**EXERCISE GOAL**
Return the records below from the line containing "How far is window" onward, exactly, through and including the last line.

<<<<

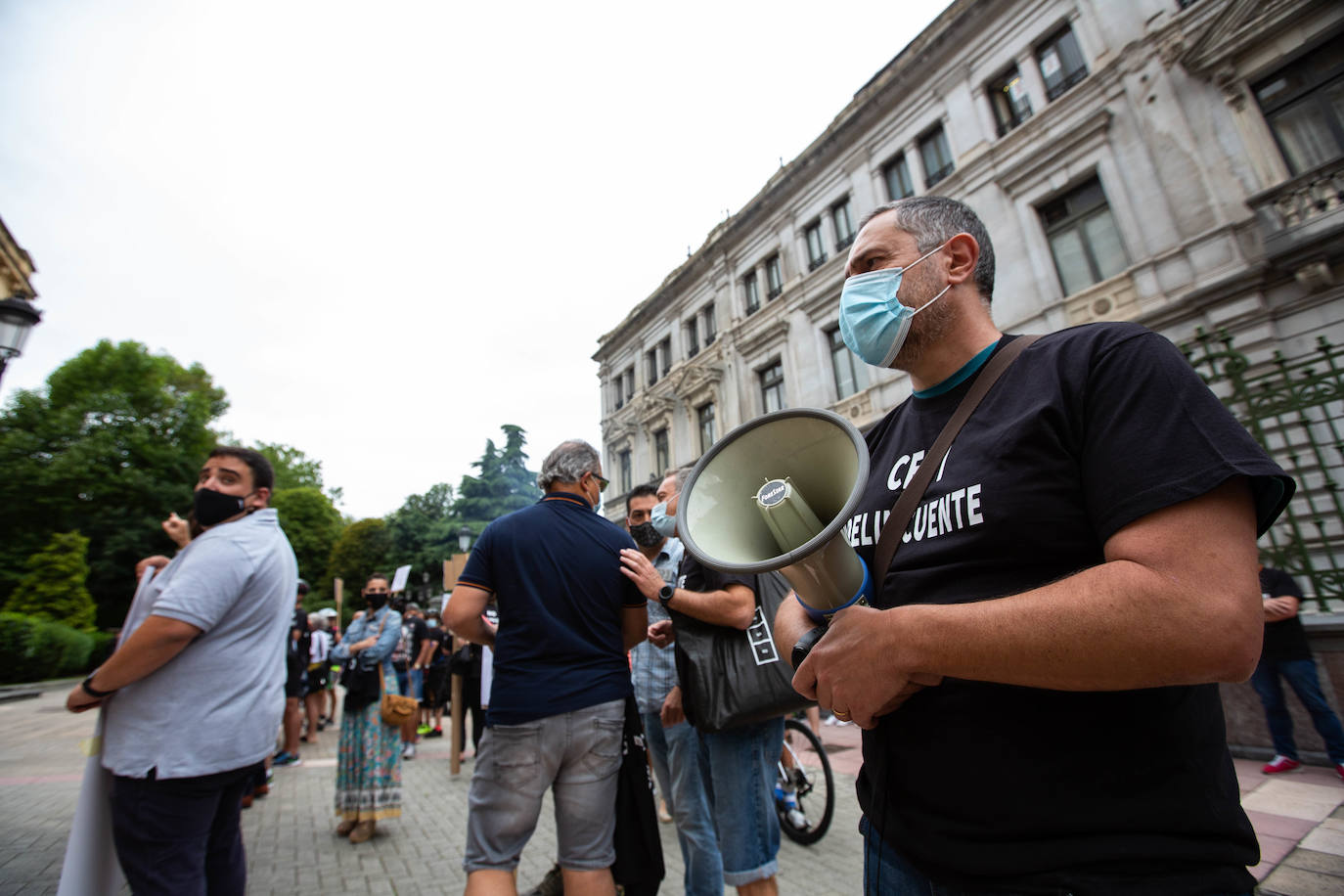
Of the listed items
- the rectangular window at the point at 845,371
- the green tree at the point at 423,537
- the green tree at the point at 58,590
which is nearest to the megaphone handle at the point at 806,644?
the rectangular window at the point at 845,371

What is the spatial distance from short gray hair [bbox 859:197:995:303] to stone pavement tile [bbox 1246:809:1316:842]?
4083mm

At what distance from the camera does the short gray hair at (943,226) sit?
4.98ft

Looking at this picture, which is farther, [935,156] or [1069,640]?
[935,156]

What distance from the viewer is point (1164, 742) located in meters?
0.92

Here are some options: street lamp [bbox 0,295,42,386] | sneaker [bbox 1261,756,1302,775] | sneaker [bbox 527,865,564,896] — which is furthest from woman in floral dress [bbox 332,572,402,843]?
sneaker [bbox 1261,756,1302,775]

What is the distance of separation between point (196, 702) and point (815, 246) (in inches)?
683

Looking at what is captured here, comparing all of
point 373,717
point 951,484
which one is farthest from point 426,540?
point 951,484

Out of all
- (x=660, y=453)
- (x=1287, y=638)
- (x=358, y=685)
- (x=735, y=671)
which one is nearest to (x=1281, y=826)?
(x=1287, y=638)

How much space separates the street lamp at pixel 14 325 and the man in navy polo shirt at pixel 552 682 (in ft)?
20.5

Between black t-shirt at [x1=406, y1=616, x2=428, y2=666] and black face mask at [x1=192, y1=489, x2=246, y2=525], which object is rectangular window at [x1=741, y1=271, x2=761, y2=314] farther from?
black face mask at [x1=192, y1=489, x2=246, y2=525]

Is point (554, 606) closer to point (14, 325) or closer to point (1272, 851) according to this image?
point (1272, 851)

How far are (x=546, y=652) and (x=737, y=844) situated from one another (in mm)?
1172

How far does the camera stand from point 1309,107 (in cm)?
880

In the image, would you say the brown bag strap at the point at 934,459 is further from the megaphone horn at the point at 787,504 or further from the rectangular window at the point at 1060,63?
the rectangular window at the point at 1060,63
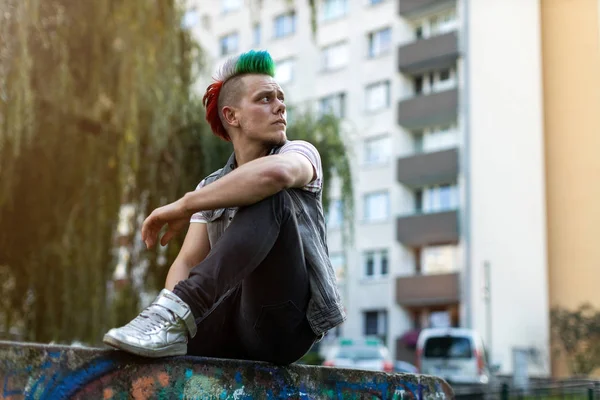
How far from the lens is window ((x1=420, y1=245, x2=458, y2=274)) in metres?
29.2

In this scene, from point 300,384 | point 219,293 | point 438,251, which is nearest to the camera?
point 219,293

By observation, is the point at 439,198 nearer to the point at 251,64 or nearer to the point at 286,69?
the point at 286,69

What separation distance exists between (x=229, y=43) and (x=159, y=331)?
3637cm

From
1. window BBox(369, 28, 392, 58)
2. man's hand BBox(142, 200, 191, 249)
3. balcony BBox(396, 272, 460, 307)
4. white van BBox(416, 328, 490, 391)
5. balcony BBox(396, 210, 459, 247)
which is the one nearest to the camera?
man's hand BBox(142, 200, 191, 249)

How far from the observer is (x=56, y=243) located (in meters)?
7.16

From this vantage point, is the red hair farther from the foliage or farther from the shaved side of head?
the foliage

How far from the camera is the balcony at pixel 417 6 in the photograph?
99.8ft

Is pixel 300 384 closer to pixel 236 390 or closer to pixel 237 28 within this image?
pixel 236 390

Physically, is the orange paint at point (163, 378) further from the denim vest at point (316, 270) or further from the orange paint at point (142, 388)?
the denim vest at point (316, 270)

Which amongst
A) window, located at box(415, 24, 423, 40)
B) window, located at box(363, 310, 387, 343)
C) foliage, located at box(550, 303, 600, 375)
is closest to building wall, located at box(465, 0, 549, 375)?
foliage, located at box(550, 303, 600, 375)

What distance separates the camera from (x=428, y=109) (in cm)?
2994

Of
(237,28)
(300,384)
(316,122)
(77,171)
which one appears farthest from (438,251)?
(300,384)

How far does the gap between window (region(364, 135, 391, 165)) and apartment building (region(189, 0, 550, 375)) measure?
0.06m

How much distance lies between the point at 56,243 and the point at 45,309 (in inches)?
21.9
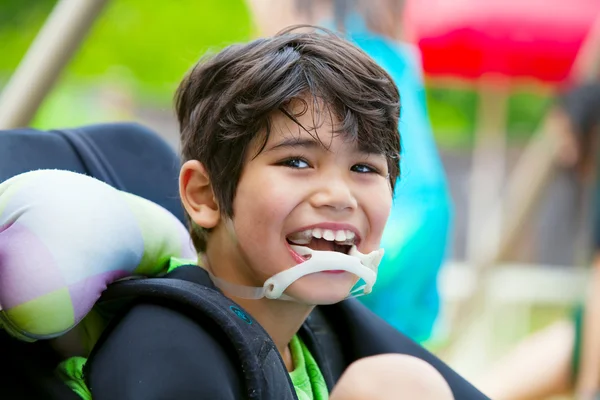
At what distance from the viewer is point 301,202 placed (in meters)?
0.87

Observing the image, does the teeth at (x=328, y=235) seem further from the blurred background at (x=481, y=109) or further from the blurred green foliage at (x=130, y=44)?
the blurred green foliage at (x=130, y=44)

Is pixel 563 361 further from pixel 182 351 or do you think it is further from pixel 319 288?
pixel 182 351

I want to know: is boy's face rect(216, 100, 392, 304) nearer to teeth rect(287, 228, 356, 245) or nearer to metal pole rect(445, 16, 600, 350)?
teeth rect(287, 228, 356, 245)

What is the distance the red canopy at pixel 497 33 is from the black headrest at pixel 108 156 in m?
3.24

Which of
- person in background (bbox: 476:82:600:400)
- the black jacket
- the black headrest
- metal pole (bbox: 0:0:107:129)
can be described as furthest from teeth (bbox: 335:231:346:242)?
person in background (bbox: 476:82:600:400)

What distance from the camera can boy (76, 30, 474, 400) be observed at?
0.81 m

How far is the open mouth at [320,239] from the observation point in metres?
0.88

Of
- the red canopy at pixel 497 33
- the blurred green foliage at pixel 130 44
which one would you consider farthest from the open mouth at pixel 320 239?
the blurred green foliage at pixel 130 44

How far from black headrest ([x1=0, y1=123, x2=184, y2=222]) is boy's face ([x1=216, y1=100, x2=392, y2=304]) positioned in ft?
0.90

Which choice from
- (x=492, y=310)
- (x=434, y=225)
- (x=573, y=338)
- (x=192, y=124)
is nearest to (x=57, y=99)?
(x=492, y=310)

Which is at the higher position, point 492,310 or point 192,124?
point 192,124

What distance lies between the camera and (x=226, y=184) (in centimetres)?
91

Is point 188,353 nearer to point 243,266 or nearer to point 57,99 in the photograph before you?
point 243,266

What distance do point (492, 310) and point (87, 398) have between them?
10.6 ft
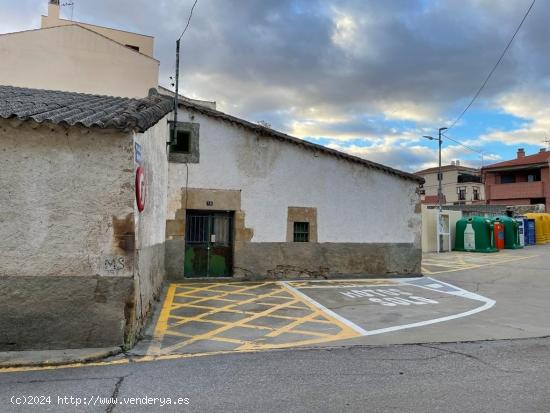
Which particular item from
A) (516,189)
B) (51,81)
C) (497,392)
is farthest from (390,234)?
(516,189)

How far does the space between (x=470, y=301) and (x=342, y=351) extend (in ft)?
18.0

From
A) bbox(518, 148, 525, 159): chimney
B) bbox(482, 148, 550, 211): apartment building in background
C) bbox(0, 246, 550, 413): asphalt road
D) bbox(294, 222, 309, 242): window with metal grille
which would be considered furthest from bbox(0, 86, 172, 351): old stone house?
bbox(518, 148, 525, 159): chimney

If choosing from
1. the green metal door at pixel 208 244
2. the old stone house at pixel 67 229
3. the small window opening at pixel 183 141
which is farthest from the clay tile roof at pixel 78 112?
the green metal door at pixel 208 244

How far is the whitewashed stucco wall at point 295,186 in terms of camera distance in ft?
41.7

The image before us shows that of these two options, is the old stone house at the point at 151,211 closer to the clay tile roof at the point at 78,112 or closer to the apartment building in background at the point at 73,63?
the clay tile roof at the point at 78,112

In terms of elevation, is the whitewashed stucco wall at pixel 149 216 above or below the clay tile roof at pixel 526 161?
below

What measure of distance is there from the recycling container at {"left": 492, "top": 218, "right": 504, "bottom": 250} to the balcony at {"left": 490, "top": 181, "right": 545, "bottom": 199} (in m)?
22.3

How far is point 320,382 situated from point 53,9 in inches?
1093

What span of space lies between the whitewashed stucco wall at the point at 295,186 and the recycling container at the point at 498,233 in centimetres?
1084

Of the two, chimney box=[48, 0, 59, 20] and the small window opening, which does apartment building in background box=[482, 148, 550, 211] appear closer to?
the small window opening

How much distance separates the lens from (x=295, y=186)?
43.8 feet

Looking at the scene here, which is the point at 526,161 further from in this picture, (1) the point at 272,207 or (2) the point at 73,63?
(2) the point at 73,63

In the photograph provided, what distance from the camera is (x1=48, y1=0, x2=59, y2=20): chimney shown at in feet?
83.0

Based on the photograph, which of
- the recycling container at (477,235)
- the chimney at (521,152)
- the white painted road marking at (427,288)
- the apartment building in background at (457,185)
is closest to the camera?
the white painted road marking at (427,288)
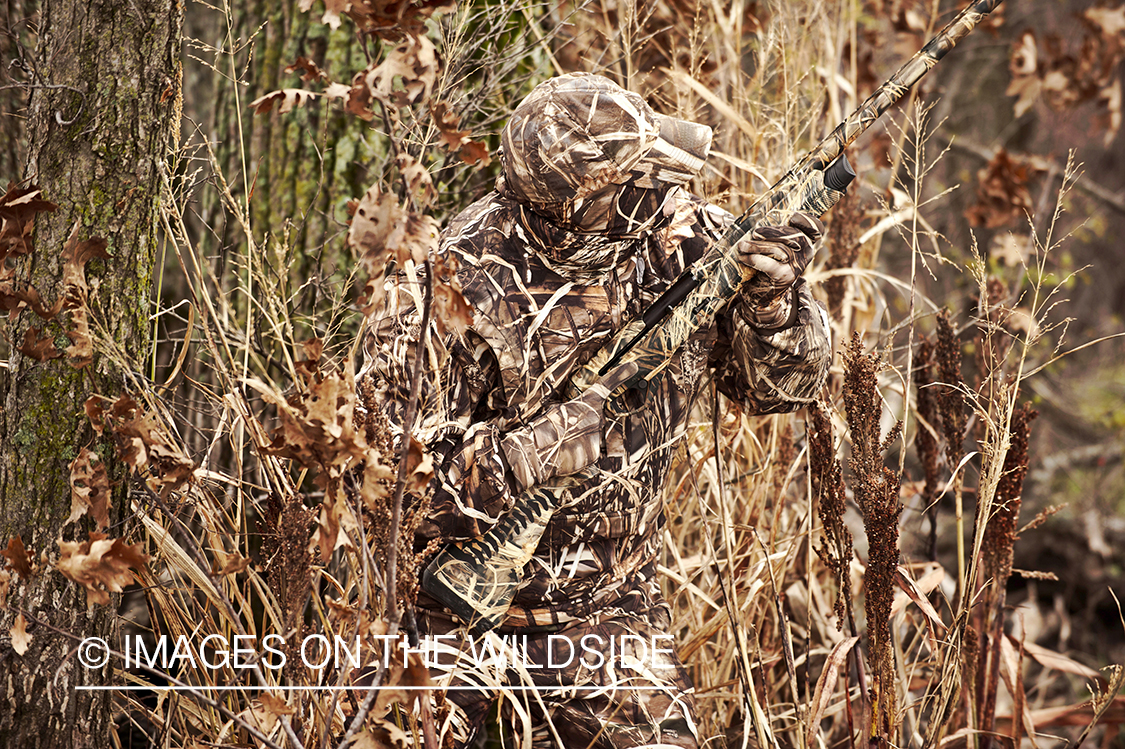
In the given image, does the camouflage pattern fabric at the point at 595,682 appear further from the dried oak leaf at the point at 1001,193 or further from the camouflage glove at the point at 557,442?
the dried oak leaf at the point at 1001,193

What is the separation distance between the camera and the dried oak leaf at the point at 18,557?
134 centimetres

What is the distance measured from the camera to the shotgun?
5.15 feet

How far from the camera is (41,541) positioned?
155 cm

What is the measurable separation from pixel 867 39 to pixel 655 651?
334cm

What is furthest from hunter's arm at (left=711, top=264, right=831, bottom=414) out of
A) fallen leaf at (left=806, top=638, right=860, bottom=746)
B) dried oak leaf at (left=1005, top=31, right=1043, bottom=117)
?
dried oak leaf at (left=1005, top=31, right=1043, bottom=117)

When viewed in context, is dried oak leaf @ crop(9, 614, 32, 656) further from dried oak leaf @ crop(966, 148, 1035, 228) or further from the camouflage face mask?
dried oak leaf @ crop(966, 148, 1035, 228)

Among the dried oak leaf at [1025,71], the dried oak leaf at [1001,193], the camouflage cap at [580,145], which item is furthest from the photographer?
the dried oak leaf at [1025,71]

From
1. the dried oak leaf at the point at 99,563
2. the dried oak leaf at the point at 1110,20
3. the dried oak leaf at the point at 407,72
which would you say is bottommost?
the dried oak leaf at the point at 99,563

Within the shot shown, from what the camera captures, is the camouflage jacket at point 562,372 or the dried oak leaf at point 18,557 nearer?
the dried oak leaf at point 18,557

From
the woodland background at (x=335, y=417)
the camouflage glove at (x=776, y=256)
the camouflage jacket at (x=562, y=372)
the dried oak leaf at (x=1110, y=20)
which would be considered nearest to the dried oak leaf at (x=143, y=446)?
the woodland background at (x=335, y=417)

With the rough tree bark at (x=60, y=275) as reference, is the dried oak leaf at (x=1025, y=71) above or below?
above

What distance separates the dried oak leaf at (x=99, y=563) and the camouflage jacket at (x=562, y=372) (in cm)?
49

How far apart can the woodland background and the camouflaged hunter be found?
144 millimetres

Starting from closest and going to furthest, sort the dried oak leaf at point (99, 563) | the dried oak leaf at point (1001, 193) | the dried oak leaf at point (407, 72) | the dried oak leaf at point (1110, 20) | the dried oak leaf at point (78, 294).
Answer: the dried oak leaf at point (407, 72) → the dried oak leaf at point (99, 563) → the dried oak leaf at point (78, 294) → the dried oak leaf at point (1001, 193) → the dried oak leaf at point (1110, 20)
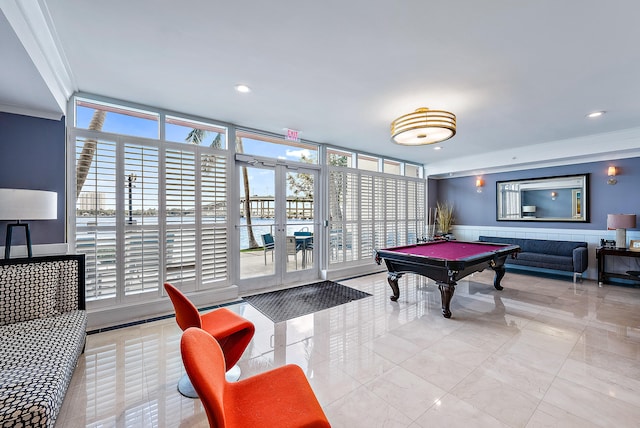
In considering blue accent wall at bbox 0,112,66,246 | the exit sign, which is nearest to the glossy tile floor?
blue accent wall at bbox 0,112,66,246

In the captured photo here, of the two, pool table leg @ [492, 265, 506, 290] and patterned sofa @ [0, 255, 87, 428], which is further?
pool table leg @ [492, 265, 506, 290]

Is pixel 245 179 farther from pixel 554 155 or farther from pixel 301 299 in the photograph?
pixel 554 155

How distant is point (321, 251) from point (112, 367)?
351cm

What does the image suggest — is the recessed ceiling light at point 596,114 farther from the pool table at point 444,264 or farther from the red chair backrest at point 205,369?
the red chair backrest at point 205,369

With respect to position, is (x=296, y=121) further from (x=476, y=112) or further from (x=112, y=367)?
(x=112, y=367)

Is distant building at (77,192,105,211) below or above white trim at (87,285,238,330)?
above

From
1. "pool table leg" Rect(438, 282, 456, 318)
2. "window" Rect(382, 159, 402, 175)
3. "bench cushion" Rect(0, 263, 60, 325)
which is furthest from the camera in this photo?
"window" Rect(382, 159, 402, 175)

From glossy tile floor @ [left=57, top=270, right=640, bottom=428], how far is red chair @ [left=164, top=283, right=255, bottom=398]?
0.15 meters

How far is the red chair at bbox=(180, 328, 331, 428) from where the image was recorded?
94cm

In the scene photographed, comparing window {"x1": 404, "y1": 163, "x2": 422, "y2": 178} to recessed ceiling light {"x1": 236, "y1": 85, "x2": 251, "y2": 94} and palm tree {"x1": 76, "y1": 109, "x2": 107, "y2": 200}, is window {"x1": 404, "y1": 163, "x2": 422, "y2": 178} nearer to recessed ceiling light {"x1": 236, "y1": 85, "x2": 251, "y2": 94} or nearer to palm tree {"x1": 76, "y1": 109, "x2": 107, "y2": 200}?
recessed ceiling light {"x1": 236, "y1": 85, "x2": 251, "y2": 94}

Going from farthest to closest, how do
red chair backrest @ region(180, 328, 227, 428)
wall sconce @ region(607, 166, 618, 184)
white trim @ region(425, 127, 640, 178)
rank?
wall sconce @ region(607, 166, 618, 184), white trim @ region(425, 127, 640, 178), red chair backrest @ region(180, 328, 227, 428)

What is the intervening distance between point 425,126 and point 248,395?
2.84 meters

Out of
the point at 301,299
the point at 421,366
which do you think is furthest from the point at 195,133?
the point at 421,366

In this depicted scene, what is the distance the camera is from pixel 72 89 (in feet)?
9.86
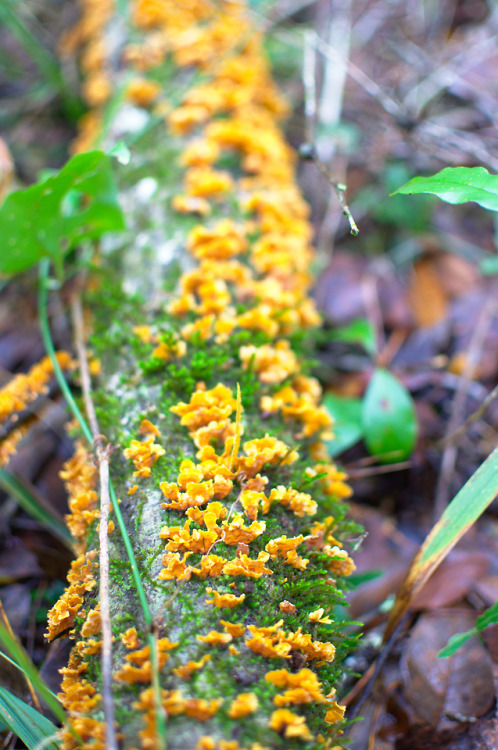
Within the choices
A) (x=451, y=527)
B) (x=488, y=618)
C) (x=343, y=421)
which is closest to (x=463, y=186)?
(x=451, y=527)

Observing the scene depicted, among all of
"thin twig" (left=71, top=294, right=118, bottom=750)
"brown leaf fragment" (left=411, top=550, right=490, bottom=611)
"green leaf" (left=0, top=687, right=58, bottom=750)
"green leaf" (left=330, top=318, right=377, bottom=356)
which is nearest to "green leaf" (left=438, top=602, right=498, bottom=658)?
"brown leaf fragment" (left=411, top=550, right=490, bottom=611)

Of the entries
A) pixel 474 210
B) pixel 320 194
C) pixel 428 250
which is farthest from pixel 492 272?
pixel 320 194

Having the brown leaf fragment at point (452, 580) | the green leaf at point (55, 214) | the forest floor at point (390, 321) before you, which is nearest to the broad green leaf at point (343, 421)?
the forest floor at point (390, 321)

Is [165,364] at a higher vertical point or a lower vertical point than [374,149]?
higher

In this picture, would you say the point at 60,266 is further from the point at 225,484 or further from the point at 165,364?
the point at 225,484

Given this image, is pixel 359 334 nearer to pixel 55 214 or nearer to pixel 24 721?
pixel 55 214

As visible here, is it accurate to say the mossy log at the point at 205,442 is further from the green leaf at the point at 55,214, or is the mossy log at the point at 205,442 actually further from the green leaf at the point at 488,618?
the green leaf at the point at 488,618
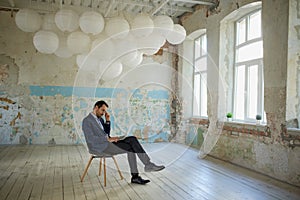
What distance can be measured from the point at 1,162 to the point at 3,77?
2647mm

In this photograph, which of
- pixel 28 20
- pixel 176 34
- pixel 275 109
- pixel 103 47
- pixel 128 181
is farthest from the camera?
pixel 176 34

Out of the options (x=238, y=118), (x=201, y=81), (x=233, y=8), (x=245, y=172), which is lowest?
(x=245, y=172)

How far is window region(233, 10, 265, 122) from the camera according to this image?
535 cm

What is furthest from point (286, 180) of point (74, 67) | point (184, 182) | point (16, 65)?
point (16, 65)

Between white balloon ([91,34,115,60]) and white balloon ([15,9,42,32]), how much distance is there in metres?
0.91

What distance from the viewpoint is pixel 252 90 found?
18.2 ft

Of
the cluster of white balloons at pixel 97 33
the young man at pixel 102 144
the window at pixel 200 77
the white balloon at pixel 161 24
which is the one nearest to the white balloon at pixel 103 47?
the cluster of white balloons at pixel 97 33

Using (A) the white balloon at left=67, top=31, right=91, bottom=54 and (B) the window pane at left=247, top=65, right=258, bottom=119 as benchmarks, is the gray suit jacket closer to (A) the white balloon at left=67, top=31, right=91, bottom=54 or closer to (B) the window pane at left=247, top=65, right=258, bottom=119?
(A) the white balloon at left=67, top=31, right=91, bottom=54

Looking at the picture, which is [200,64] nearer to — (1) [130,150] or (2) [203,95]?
(2) [203,95]

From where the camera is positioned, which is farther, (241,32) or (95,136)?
(241,32)

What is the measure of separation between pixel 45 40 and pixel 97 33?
31.5 inches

>>>>

**EXERCISE RESULT**
How far is window region(233, 10, 265, 122) from the camera according to this image?
535 cm

What is furthest from point (286, 180) of point (74, 67) | point (184, 182) | point (16, 65)?
point (16, 65)

Between white balloon ([91,34,115,60]) and white balloon ([15,9,42,32]), how much distance is there in metres?
0.91

What distance from the viewpoint is pixel 252 90 found?
18.2 ft

Of
the cluster of white balloons at pixel 97 33
the young man at pixel 102 144
the window at pixel 200 77
the white balloon at pixel 161 24
which is the one nearest to the white balloon at pixel 103 47?
the cluster of white balloons at pixel 97 33

Using (A) the white balloon at left=67, top=31, right=91, bottom=54 and (B) the window pane at left=247, top=65, right=258, bottom=119 as benchmarks, is the gray suit jacket closer to (A) the white balloon at left=67, top=31, right=91, bottom=54 or closer to (B) the window pane at left=247, top=65, right=258, bottom=119?
(A) the white balloon at left=67, top=31, right=91, bottom=54

Looking at the picture, which is [200,64] nearer to — (1) [130,150] or (2) [203,95]?
(2) [203,95]

From where the camera is positioned, which is farther, (241,32) or (95,136)?
(241,32)

What is the measure of separation between pixel 45 40 and pixel 97 33?
31.5 inches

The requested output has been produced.